The rising military power of China is being increasingly cited by GBSD supporters as a rationale for building the new weapon. When Democratic congressman Ro Khanna suggested an amendment last July for using $1bn of GBSD seed money to help combat the Covid pandemic, Republican Liz Cheney, whose home state of Wyoming hosts the Minuteman complex at the Warren air force base, came close to accusing him of being a Chinese stooge.
“I don’t think the Chinese government, frankly, could imagine in their wildest dreams that they would have been able to get a member of the US Congress to propose, in response to the pandemic, that we ought to cut a billion dollars out of our nuclear forces,” Cheney said.
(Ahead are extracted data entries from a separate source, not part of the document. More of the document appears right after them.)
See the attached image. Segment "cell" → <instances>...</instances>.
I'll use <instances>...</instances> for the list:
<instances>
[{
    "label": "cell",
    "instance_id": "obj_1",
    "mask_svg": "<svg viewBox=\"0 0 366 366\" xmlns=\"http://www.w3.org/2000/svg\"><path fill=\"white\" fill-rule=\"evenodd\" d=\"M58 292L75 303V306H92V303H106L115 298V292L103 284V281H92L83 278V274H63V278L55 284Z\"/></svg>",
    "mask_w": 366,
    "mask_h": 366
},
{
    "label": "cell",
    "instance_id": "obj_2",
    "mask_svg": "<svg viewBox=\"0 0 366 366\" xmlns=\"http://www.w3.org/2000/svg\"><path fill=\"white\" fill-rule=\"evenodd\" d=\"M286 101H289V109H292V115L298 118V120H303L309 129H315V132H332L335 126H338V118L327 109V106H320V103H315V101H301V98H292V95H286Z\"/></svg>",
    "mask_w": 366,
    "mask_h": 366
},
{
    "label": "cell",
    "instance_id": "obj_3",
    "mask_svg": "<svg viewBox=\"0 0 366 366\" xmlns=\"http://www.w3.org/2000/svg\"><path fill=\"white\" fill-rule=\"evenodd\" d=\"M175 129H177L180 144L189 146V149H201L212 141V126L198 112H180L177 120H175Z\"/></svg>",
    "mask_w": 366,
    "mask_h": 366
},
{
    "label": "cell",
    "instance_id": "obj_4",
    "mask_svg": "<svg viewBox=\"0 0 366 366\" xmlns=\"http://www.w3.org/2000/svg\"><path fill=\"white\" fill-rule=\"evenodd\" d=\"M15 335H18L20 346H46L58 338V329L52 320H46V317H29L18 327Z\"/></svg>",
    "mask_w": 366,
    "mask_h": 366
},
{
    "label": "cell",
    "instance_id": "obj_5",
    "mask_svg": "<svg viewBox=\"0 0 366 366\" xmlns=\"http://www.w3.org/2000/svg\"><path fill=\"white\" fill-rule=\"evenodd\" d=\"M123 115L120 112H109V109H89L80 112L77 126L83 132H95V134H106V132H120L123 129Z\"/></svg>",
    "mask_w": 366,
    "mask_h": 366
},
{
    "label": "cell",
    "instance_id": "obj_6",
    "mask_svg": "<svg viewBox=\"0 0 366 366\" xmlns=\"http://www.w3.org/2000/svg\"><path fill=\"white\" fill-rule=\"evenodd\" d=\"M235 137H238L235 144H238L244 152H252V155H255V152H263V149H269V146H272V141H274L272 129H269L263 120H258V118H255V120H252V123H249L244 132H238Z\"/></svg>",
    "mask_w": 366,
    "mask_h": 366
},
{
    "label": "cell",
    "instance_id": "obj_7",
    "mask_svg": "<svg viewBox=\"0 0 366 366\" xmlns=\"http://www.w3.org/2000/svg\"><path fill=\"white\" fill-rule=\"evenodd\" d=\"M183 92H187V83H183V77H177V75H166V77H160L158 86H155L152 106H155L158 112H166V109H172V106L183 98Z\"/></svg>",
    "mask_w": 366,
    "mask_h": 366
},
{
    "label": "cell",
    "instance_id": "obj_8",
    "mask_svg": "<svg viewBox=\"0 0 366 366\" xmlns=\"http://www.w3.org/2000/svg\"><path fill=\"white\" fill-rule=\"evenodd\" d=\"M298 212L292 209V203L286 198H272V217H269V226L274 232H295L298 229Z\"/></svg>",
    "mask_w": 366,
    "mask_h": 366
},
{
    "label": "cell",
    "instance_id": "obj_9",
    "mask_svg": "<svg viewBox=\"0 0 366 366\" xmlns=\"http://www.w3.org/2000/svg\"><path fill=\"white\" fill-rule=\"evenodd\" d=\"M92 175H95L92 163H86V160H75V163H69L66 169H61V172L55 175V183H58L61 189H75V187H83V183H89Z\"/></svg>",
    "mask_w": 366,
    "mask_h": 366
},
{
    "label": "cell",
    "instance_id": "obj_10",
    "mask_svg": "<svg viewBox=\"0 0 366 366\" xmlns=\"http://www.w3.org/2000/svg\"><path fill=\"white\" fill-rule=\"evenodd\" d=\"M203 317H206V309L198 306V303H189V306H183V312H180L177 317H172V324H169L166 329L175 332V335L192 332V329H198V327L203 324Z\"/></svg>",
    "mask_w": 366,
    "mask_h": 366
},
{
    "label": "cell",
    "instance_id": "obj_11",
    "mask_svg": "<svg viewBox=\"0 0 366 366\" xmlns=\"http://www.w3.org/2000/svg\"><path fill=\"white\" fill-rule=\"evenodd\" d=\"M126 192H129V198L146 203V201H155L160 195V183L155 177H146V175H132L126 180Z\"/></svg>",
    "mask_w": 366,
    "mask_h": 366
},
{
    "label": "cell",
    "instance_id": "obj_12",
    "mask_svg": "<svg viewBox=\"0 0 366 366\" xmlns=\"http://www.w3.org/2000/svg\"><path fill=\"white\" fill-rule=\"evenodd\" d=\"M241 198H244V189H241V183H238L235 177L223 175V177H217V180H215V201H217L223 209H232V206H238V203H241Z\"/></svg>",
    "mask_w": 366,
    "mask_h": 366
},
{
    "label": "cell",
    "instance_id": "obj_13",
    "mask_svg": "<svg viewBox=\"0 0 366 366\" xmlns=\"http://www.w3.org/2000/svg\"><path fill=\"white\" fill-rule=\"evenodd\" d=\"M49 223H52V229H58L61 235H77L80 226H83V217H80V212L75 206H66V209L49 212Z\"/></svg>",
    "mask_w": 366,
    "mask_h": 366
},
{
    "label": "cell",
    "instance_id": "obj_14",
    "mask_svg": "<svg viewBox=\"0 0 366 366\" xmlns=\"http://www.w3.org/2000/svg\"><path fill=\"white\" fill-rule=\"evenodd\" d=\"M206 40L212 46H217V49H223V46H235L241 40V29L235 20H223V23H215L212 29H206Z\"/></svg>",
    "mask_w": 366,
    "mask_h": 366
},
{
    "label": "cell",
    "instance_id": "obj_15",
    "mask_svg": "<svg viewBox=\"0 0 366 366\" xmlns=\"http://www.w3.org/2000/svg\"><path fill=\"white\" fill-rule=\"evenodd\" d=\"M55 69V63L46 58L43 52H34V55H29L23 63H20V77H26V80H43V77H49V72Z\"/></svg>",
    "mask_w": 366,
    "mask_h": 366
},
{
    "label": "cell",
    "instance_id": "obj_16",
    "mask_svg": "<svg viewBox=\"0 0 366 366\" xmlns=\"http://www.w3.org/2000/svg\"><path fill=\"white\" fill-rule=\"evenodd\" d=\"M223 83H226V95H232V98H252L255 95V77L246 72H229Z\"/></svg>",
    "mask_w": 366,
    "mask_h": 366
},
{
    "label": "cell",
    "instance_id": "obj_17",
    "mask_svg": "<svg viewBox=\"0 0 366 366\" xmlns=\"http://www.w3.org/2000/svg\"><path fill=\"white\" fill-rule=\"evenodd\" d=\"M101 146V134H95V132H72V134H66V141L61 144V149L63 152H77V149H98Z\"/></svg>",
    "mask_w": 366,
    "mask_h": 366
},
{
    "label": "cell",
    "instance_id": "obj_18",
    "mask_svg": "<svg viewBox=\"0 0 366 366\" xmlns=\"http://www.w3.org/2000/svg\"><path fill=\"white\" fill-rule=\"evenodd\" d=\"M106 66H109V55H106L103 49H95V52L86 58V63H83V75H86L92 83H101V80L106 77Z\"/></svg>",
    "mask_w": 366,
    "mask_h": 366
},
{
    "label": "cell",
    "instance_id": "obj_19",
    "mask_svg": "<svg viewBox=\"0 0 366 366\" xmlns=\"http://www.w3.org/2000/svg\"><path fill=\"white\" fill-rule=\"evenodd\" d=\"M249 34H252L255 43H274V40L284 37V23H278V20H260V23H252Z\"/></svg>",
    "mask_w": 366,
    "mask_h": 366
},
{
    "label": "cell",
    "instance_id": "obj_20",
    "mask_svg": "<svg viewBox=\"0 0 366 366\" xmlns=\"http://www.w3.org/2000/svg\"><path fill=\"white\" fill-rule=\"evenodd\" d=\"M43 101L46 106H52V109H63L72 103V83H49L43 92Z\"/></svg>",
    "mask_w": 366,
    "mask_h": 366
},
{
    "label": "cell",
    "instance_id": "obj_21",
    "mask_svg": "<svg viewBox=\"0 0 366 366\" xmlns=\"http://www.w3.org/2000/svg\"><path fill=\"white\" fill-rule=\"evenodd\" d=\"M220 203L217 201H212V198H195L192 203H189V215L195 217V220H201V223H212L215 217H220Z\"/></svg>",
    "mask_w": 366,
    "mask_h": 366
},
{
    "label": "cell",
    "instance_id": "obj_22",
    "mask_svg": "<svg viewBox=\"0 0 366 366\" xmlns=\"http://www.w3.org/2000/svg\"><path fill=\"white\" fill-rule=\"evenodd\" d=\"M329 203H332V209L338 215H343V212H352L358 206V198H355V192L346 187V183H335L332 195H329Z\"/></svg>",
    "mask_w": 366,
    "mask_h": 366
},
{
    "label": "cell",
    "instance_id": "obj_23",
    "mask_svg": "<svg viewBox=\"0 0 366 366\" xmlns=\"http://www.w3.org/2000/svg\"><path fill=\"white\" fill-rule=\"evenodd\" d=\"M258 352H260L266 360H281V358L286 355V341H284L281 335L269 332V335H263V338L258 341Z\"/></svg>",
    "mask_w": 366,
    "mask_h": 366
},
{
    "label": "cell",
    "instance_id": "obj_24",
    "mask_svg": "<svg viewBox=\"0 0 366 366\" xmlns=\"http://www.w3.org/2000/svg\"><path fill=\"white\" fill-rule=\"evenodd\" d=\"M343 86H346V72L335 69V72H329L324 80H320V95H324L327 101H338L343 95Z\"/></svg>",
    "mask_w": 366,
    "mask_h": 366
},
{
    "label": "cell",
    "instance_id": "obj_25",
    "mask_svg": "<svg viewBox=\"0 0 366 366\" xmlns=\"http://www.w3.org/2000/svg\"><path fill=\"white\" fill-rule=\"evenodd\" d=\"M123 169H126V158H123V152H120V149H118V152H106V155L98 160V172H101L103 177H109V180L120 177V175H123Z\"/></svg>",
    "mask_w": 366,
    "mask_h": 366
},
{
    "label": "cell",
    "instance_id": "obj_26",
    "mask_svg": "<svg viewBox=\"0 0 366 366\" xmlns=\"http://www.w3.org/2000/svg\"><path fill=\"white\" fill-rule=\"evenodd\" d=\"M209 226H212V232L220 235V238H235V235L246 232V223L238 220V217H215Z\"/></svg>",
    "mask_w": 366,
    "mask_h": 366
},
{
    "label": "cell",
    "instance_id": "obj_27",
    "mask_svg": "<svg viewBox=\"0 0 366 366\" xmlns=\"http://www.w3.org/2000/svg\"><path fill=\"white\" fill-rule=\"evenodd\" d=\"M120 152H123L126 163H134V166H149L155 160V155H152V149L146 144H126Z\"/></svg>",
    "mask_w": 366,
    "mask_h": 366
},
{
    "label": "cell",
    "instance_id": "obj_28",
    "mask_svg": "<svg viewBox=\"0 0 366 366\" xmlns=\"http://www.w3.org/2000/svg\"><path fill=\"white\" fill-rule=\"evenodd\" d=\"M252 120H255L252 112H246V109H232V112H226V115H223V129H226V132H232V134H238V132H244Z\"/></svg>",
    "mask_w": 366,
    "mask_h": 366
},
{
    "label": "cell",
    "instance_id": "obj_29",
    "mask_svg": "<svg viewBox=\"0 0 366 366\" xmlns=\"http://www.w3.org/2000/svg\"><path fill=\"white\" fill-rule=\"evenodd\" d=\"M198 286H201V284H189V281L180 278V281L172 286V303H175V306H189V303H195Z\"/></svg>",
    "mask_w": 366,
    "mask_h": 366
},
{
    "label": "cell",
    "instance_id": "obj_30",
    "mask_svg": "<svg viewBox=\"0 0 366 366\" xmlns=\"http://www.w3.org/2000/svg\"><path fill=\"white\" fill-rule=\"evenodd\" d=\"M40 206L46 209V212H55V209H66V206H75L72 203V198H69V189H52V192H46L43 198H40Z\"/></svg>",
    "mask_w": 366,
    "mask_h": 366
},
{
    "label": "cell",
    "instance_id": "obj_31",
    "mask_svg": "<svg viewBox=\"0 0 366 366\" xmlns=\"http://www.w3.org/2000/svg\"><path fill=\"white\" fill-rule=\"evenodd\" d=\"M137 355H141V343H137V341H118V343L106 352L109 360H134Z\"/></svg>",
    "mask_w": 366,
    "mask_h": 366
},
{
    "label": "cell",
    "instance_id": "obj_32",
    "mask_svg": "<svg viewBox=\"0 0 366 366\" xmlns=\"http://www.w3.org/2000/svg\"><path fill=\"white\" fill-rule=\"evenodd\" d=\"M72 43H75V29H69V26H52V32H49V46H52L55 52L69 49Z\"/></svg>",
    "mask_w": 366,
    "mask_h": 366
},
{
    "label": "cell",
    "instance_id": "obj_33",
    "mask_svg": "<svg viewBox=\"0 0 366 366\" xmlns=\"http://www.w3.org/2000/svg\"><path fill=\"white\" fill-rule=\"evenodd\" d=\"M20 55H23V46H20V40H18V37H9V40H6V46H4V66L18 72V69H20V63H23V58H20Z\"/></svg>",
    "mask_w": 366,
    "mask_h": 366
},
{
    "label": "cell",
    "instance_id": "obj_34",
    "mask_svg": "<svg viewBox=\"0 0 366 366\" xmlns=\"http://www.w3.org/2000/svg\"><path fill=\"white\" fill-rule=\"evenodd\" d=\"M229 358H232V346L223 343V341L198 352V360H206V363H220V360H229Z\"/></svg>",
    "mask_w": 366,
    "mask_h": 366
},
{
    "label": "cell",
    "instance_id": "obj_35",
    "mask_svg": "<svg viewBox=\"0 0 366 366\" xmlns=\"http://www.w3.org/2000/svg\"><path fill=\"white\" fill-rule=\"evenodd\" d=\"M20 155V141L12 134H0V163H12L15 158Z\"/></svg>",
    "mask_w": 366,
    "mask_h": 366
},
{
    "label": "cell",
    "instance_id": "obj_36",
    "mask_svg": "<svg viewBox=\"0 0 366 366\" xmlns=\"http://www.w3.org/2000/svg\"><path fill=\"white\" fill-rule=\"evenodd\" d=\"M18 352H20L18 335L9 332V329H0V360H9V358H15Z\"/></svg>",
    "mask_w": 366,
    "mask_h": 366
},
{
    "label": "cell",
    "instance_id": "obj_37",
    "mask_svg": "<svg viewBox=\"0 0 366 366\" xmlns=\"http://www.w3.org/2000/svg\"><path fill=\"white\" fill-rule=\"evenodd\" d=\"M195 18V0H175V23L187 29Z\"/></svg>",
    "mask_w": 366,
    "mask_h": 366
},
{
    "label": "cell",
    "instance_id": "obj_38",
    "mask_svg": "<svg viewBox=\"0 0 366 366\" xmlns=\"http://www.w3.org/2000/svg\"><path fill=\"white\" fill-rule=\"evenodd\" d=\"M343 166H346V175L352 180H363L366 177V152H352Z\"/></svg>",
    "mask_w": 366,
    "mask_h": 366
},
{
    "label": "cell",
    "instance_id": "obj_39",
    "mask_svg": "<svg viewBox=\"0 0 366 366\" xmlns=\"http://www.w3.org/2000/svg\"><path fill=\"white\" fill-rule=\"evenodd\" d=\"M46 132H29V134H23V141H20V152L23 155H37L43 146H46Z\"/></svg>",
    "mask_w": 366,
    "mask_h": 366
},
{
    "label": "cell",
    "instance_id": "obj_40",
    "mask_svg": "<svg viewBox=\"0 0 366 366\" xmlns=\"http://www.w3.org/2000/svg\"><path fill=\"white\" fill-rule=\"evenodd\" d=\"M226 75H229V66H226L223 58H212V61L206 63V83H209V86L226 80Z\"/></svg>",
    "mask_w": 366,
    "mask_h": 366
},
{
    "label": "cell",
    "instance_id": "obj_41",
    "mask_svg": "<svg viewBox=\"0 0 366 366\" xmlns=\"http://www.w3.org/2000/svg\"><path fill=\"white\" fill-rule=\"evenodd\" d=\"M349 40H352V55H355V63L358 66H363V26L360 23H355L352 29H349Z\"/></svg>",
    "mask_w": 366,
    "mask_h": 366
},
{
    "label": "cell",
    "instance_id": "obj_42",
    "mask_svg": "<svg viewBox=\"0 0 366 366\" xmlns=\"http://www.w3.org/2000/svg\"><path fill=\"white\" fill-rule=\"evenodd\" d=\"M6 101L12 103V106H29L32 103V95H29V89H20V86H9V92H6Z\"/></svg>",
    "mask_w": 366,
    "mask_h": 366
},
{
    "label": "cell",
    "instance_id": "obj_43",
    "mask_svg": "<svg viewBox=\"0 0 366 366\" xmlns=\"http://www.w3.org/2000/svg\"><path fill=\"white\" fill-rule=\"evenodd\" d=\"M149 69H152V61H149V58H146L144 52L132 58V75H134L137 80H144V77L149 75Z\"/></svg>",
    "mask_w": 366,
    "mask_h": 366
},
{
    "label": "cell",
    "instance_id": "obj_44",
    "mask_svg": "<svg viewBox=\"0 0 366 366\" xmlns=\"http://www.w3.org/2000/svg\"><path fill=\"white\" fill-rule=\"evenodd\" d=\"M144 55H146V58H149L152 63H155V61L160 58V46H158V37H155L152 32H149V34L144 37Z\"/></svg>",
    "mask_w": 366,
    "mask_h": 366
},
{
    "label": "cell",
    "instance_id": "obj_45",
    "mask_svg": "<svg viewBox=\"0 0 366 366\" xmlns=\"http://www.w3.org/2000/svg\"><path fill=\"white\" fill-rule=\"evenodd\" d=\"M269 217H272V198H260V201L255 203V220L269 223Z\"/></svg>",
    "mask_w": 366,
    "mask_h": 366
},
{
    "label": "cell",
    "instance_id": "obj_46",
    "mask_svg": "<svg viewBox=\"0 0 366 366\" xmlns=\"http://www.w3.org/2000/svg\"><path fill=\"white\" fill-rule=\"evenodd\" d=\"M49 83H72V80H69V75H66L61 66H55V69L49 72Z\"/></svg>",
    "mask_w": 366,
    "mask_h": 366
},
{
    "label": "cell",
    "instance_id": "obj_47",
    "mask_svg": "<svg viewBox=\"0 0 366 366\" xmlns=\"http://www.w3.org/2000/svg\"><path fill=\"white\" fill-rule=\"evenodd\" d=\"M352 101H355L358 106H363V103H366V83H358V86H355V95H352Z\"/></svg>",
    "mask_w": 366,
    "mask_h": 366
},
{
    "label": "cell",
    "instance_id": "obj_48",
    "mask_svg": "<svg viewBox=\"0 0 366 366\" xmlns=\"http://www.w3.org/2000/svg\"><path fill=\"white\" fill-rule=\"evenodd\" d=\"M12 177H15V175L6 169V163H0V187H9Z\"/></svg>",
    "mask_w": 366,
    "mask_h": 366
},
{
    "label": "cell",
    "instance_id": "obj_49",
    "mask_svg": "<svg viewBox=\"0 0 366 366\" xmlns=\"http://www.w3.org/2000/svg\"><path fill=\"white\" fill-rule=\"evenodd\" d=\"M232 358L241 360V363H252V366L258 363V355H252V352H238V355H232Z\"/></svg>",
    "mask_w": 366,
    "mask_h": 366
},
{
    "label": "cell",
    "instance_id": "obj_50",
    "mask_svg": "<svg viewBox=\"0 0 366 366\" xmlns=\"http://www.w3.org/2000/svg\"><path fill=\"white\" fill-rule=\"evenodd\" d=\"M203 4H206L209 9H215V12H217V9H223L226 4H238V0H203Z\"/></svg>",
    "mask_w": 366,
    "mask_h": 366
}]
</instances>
The FAS currently estimates the Chinese arsenal at 320 warheads, compared to the 3,800 the US has deployed and in the reserve stockpile. The Siloed Thinking report will argue that America’s ICBMs are irrelevant to deterring China because any launch from the Great Plains and over the Arctic could be interpreted by Moscow as an attack on Russia and would therefore risk widening an already catastrophic conflict.
“Overall, the Air Force’s … recommendation to pursue a brand-new missile was based upon a series of flawed assumptions about how GBSD would address perceived capability gaps, maintain the health of the large solid rocket motor industrial base … and – most importantly – be cheaper than the cost of a Minuteman life-extension,” the Siloed Thinking report will say.
“In hindsight, and upon further scrutiny, all of these assumptions appear to have either been exaggerated or de-prioritized,” the report will conclude, calling for a thorough re-evaluation.